# Set problem
Can you edit the entries below so that every "picture-taking position" becomes "camera position", keeping everything else the same and omitting the pictures from your answer?

# Excerpts from a spatial reasoning dataset
┄┄┄┄┄┄

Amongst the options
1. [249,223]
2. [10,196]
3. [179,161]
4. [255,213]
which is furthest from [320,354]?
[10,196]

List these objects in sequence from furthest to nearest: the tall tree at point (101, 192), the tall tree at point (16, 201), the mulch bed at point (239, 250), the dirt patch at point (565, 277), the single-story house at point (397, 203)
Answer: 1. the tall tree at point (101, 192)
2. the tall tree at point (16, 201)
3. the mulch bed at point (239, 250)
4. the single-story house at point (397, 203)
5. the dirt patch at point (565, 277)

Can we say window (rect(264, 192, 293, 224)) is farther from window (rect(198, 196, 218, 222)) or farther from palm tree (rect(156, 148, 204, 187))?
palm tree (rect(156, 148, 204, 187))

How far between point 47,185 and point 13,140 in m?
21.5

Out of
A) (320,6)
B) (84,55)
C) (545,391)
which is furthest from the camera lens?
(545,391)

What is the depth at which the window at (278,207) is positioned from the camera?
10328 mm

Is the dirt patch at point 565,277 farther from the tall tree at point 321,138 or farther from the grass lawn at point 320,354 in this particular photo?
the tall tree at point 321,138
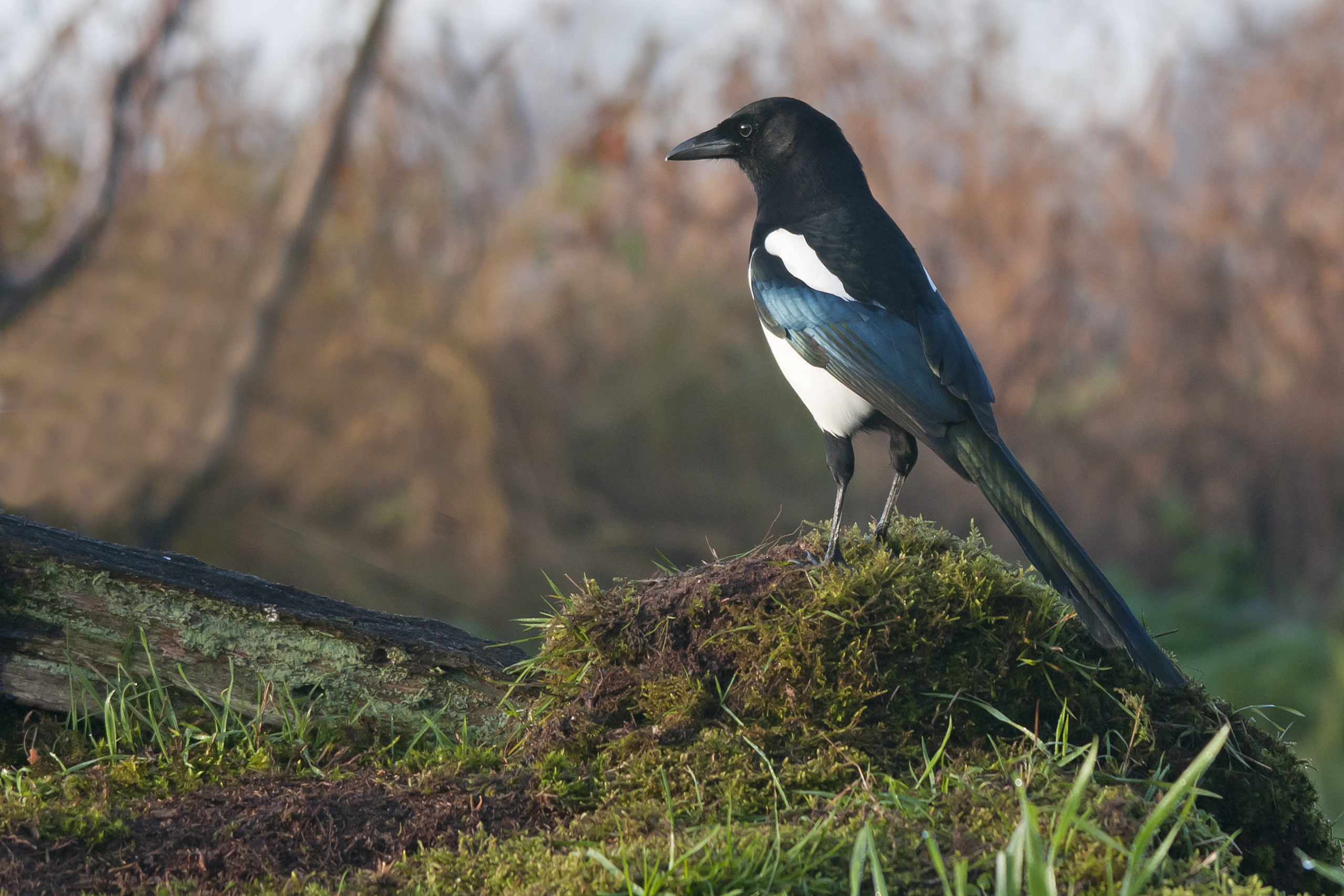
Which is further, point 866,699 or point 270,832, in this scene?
point 866,699

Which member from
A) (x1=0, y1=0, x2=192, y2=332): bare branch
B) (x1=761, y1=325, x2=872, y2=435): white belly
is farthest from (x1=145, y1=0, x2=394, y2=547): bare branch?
(x1=761, y1=325, x2=872, y2=435): white belly

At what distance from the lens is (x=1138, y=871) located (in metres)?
1.80

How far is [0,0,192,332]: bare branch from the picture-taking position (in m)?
6.91

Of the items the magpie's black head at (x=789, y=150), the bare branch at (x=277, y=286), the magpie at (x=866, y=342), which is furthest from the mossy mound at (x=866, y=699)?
the bare branch at (x=277, y=286)

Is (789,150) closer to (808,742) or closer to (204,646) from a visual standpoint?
(808,742)

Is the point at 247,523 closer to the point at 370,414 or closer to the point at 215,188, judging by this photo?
the point at 370,414

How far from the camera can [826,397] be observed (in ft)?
10.6

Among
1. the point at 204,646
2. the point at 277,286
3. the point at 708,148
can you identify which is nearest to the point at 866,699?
the point at 204,646

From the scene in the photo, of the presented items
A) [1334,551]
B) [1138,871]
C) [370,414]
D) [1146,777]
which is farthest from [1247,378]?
[1138,871]

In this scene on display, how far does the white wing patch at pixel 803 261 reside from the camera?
323cm

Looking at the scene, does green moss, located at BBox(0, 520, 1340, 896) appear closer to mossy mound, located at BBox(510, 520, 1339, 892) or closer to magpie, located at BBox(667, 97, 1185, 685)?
mossy mound, located at BBox(510, 520, 1339, 892)

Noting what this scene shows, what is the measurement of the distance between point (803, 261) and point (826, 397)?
1.42 ft

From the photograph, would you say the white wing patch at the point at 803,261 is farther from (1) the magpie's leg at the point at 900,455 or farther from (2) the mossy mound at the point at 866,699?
(2) the mossy mound at the point at 866,699

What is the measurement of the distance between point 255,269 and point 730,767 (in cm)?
631
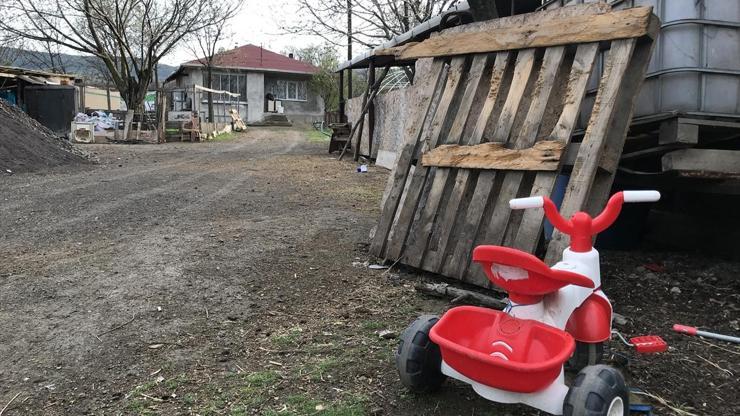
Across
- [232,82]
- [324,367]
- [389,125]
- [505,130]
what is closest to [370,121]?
[389,125]

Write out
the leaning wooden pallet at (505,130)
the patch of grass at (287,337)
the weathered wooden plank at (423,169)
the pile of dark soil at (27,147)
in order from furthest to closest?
the pile of dark soil at (27,147) → the weathered wooden plank at (423,169) → the leaning wooden pallet at (505,130) → the patch of grass at (287,337)

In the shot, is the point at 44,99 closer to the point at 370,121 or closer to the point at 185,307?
the point at 370,121

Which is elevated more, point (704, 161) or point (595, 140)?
point (595, 140)

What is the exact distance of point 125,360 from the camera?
9.98 ft

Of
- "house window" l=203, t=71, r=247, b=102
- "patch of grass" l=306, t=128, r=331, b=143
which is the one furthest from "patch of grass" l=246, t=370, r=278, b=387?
"house window" l=203, t=71, r=247, b=102

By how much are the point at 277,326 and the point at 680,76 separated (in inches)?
127

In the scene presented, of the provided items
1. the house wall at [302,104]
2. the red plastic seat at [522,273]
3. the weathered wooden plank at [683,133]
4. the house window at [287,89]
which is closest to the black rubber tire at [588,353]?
the red plastic seat at [522,273]

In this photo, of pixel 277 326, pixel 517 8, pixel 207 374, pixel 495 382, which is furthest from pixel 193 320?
pixel 517 8

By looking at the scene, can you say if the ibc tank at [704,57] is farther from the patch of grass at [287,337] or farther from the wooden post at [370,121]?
the wooden post at [370,121]

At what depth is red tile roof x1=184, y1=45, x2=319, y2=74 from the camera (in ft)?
144

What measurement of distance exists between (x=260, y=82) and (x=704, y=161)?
43.7 meters

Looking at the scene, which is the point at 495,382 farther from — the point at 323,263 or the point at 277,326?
the point at 323,263

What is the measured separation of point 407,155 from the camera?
4.84 metres

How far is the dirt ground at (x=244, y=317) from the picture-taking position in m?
2.67
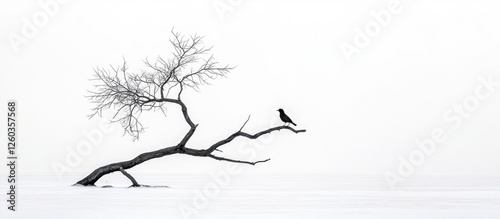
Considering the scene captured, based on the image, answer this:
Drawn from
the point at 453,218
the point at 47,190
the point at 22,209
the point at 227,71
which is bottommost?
the point at 453,218

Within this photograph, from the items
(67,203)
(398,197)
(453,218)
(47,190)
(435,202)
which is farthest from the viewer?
(47,190)

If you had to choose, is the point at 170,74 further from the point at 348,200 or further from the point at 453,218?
the point at 453,218

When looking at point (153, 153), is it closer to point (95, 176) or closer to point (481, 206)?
point (95, 176)

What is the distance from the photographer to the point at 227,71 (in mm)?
23000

┄┄┄┄┄┄

# Result of the exercise
Amongst the options
1. [249,223]
2. [10,196]
3. [179,161]
4. [255,213]
which is furthest from [320,354]?
[10,196]

List these objects in sequence from furthest to nearest: the tall tree at point (101, 192), the tall tree at point (16, 201), the mulch bed at point (239, 250), the dirt patch at point (565, 277), the single-story house at point (397, 203)
Answer: 1. the tall tree at point (101, 192)
2. the tall tree at point (16, 201)
3. the mulch bed at point (239, 250)
4. the single-story house at point (397, 203)
5. the dirt patch at point (565, 277)

Can we say window (rect(264, 192, 293, 224)) is farther from window (rect(198, 196, 218, 222)) or farther from palm tree (rect(156, 148, 204, 187))?
palm tree (rect(156, 148, 204, 187))

How far between point 47,185 and point 13,140 in m?
21.5

Out of
A) (320,6)
B) (84,55)
C) (545,391)
which is furthest from the camera lens?
(545,391)

What is the depth at which the window at (278,207) is positioned from the camera?
10328 mm

Is the dirt patch at point 565,277 farther from the tall tree at point 321,138 or farther from the grass lawn at point 320,354 in this particular photo?
the tall tree at point 321,138
Which is further, point 866,699 or point 270,832, in this scene?
point 866,699

Which member from
A) (x1=0, y1=0, x2=192, y2=332): bare branch
B) (x1=761, y1=325, x2=872, y2=435): white belly
is farthest from (x1=145, y1=0, x2=394, y2=547): bare branch?
(x1=761, y1=325, x2=872, y2=435): white belly

At what distance from the lens is (x=1138, y=871) located (in metres)?
1.80

How far is [0,0,192,332]: bare branch from the camera position (in m)?
6.91

Of the items the magpie's black head at (x=789, y=150), the bare branch at (x=277, y=286), the magpie at (x=866, y=342), which is furthest from the mossy mound at (x=866, y=699)?
the bare branch at (x=277, y=286)

Is (789,150) closer to (808,742) or closer to (204,646) from a visual standpoint?
(808,742)

Is the point at 247,523 closer to the point at 370,414 or closer to the point at 215,188, judging by this photo?
the point at 370,414

How far from the camera can [826,397] be observed (in ft)?
10.6

Among
1. the point at 204,646
2. the point at 277,286
3. the point at 708,148
can you identify which is nearest to the point at 866,699?
the point at 204,646

From the scene in the photo, of the presented items
A) [1334,551]
B) [1138,871]
C) [370,414]
D) [1146,777]
which is farthest from [1247,378]?
[1138,871]

In this scene on display, how far does the white wing patch at pixel 803 261 reside from the camera?
323cm

Looking at the scene, does green moss, located at BBox(0, 520, 1340, 896) appear closer to mossy mound, located at BBox(510, 520, 1339, 892) or closer to magpie, located at BBox(667, 97, 1185, 685)?
mossy mound, located at BBox(510, 520, 1339, 892)

Noting what this scene shows, what is the measurement of the distance between point (803, 261) and point (826, 397)?
1.42 ft

From the photograph, would you say the white wing patch at the point at 803,261 is farther from (1) the magpie's leg at the point at 900,455 or farther from (2) the mossy mound at the point at 866,699?
(2) the mossy mound at the point at 866,699

What is the measurement of the distance between point 255,269 and point 730,767 (in cm)?
631
Across
- [232,82]
- [324,367]
- [389,125]
- [505,130]
what is closest to [370,121]?
[389,125]

Write out
the leaning wooden pallet at (505,130)
the patch of grass at (287,337)
the weathered wooden plank at (423,169)
the pile of dark soil at (27,147)
in order from furthest to closest?
the pile of dark soil at (27,147) → the weathered wooden plank at (423,169) → the leaning wooden pallet at (505,130) → the patch of grass at (287,337)

In the shot, is the point at 44,99 closer to the point at 370,121 or closer to the point at 185,307?
the point at 370,121

Which is elevated more, point (704, 161) or point (595, 140)?
point (595, 140)

What is the exact distance of point 125,360 from the camera?
9.98 ft

Of
- "house window" l=203, t=71, r=247, b=102
- "patch of grass" l=306, t=128, r=331, b=143
which is the one furthest from "patch of grass" l=246, t=370, r=278, b=387?
"house window" l=203, t=71, r=247, b=102

By how much are the point at 277,326 and the point at 680,76 separated (in inches)?
127

In the scene presented, of the provided items
1. the house wall at [302,104]
2. the red plastic seat at [522,273]
3. the weathered wooden plank at [683,133]
4. the house window at [287,89]
which is closest to the black rubber tire at [588,353]?
the red plastic seat at [522,273]

In this photo, of pixel 277 326, pixel 517 8, pixel 207 374, pixel 495 382, which is furthest from pixel 193 320?
pixel 517 8

By looking at the scene, can you say if the ibc tank at [704,57] is farther from the patch of grass at [287,337] or farther from the wooden post at [370,121]?
the wooden post at [370,121]

At what depth is red tile roof x1=184, y1=45, x2=319, y2=74 from the camera (in ft)?
144

What measurement of distance exists between (x=260, y=82) and (x=704, y=161)?
43.7 meters

Looking at the scene, which is the point at 495,382 farther from — the point at 323,263 or the point at 277,326?
the point at 323,263

What is the measured separation of point 407,155 from the camera?
4.84 metres

How far is the dirt ground at (x=244, y=317) from the camera position in m?
2.67
Considering the scene captured, based on the image, answer this:
Drawn from
the point at 453,218
the point at 47,190
the point at 22,209
the point at 227,71
which is bottommost?
the point at 453,218

Within this photograph, from the items
(67,203)
(398,197)
(453,218)
(47,190)
(435,202)
which is farthest from the viewer?
(47,190)

If you had to choose, is the point at 170,74 further from the point at 348,200 or further from the point at 453,218?
the point at 453,218

When looking at point (153, 153), is it closer to point (95, 176) or closer to point (481, 206)?
point (95, 176)

What is the distance from the photographer to the point at 227,71 (in mm)?
23000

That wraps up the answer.